It’s impossible to predict what will bother you most about a partner’s exes. The beauty of this exercise in testing your own self-esteem is that you often can’t know what’ll get you until the precise moment you discover one of them was a particularly talented artist, a manic pixie dream girl, or really good at handjobs.
Over at Slate, Seth Maxon sets out to discover what men find particularly challenging about their partners’ pasts. He looks, first, in the most obvious place—concentrating on how many exes people have, meaning how many people they’ve slept with. The post is inspired by Amy Schumer’s new movie Trainwreck, in which her boyfriend, played by Bill Hader, is apparently shocked to discover she’s slept with a lot of guys—though the actual number isn’t specified.
There are a lot of reasons that Schumer’s character might be starting to freak him out by that point in Trainwreck—her drinking, her selfishness, her aversion to nonsexual touch—but one is definitely the notion that her bedpost is too thoroughly notched.
Trainwreck is not a documentary, but still—is this a real thing? It’s only natural to wonder about a partner’s sexual history and how it might stack up to yours.
We’ve written before about whether or not you should tell your partners your “number”—I vote no, unless you want to, of course—but what’s interesting about Maxon’s piece is that he’s sure that most (straight) men don’t care about this anyway. And he turns out to be right, at least from his highly informal poll results. The men he asks care far more about everything but the number and were refreshingly not gross about it:
“If there’s a number like a hundred, I would want to be like, Well, you better go get tested for STDs,” the 26-year-old said. But later he said that if he really liked someone, he ultimately wouldn’t care. The 36-year-old said, “There are guys in these movies who say, ‘I thought she was a sweet girl, but then she’d been with 100 guys!’ That doesn’t mean she’s not a sweet girl.”
Another 32-year-old, who is engaged to his partner of three years, likewise isn’t fazed by 100. “If you’ve had 100 perfectly healthy and safe one-night stands, then go nuts,” he said. What number would be too high? “I don’t know if that number exists. I mean, I’m sure that it does. I just don’t know what it is.”

### What is asked:
1. According to the article on partners' exes, which movie inspired Seth Maxon's post at Slate?
2. Reproduce the part of the article on partners' exes between "There are a" and "too thoroughly notched.", inclusive.

### Records supplied:
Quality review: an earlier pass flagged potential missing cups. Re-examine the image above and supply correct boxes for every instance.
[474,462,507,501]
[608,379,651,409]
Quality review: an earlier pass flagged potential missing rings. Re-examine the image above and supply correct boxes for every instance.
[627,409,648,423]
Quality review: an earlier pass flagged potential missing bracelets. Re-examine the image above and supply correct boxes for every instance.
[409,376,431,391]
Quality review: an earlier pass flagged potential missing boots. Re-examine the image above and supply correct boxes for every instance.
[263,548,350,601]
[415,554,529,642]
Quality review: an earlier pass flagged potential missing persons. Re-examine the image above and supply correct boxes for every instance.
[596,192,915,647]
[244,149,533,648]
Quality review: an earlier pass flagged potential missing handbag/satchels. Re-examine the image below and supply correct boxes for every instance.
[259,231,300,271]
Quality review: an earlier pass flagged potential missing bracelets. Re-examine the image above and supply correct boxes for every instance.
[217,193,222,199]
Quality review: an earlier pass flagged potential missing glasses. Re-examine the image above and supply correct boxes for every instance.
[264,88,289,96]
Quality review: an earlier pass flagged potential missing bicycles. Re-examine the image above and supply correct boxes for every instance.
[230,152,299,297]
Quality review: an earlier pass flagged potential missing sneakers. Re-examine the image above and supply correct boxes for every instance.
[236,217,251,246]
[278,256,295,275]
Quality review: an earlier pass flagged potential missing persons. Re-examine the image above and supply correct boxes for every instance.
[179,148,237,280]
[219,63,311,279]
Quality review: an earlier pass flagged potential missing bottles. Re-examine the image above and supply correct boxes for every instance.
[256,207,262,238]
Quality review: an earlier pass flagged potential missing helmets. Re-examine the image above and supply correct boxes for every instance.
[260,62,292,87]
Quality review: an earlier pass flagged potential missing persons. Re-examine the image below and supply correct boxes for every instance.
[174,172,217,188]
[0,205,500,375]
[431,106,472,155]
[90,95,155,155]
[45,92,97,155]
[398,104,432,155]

### Outputs for the tasks:
1. Amy Schumer's new movie Trainwreck.

2.
There are a lot of reasons that Schumer’s character might be starting to freak him out by that point in Trainwreck—her drinking, her selfishness, her aversion to nonsexual touch—but one is definitely the notion that her bedpost is too thoroughly notched.